Plasma is the liquid part of the blood. It is transfused to replace clotting factors in trauma patients and other large volume transfusions, liver disease and burn victims. Automated donation allows collection of a larger amount of plasma from one donor at one sitting than whole blood donation. This is particularly good for donors of type AB, which is the universal donor for plasma. Plasma can be donated every 4 weeks or more.
A very specialized type of automated donation is granulocytes, a type of white blood cells. Granulocytes are only collected upon a physician’s request for a specific patient need. The donor and patient blood types must match, and the granulocyte cannot be stored but must be transfused immediately. Therefore, interested donors will be called and scheduled for a granulocyte donation when the need arises. Because granulocyte collections require specific instrument software for the cell separation, they can only be collected at our Preston Valley and Rosedale Donor Centers.
Donors doing a granulocyte donation must be willing to do a longer apheresis procedure, around 3 hours. Donors must also get a red cell settling medication called hydroxyethyl starch, or HES to help the red blood cells separate from the white blood cells. Finally, donors must come in for a pre-donation visit for an eligibility check, infectious disease testing in advance, and administration of white blood cell mobilization medicine. Granulocytes tend to stay stuck on the sides of the vein walls and do not flow freely in the bloodstream, so they are hard to collect normally. The mobilization medicine causes them to let go of the vein walls and flow free in the blood and be collected by our apheresis instrument. The type of medicine used is typically a steroid (or occasionally G-CSF) which must be administered prior to donation.
Granulocytes are life-saving for patients with poor bone marrow function after cancer treatment or transplantation or patients with certain blood disorders that cause poor white blood cell function. A course of daily transfusion for at least 3 to 5 days is generally needed for treatment of bacterial or fungal infection in these patients.
A note to prospective granulocyte donors: Persons with allergy to starch or who should not take steroids should not donate granulocytes. Contact our medical team for more info on this issue.
Donation of your own blood (usually red blood cells) prior to planned (non-emergency) surgery is available with the request of your physician. An extra fee generally applies. Donations must be made within a specific time frame (no less than 5 days and no more than 30 days prior to surgery). Donations must be scheduled in advance at donor center sites.

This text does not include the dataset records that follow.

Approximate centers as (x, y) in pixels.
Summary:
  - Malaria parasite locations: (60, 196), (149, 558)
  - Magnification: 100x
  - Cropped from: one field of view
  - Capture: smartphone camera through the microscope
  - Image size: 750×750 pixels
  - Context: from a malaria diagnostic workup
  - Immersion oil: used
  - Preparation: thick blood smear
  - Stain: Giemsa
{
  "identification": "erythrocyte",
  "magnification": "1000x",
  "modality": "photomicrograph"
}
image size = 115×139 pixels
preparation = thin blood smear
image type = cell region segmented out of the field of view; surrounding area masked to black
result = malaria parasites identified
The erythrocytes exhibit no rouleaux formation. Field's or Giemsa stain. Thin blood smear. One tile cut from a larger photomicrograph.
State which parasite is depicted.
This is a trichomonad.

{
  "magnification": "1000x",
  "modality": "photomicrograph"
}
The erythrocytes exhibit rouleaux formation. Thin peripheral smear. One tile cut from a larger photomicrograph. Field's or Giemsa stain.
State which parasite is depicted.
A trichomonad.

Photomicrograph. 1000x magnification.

Directed donation is a friend or family member that is approved to donate for a specific patient. If the blood type is compatible, the unit will be reserved for that patient. Directed donations require the approval of the patient’s physician and the patient must approve the names of the directed donors. Extra fees apply.
Some individuals require withdrawal of blood for treatment of a medical condition. Carter BloodCare provides this service with a doctor’s prescription. There is a fee for standard therapeutic donation. For persons with hereditary hemochromatosis or high blood counts due to testosterone therapy, Carter BloodCare offers a program for enrollment with doctor’s endorsement. If enrolled, the individual can qualify for blood withdrawal at no charge and possible use of the units for patient transfusion, if the donor has no disqualifying health history.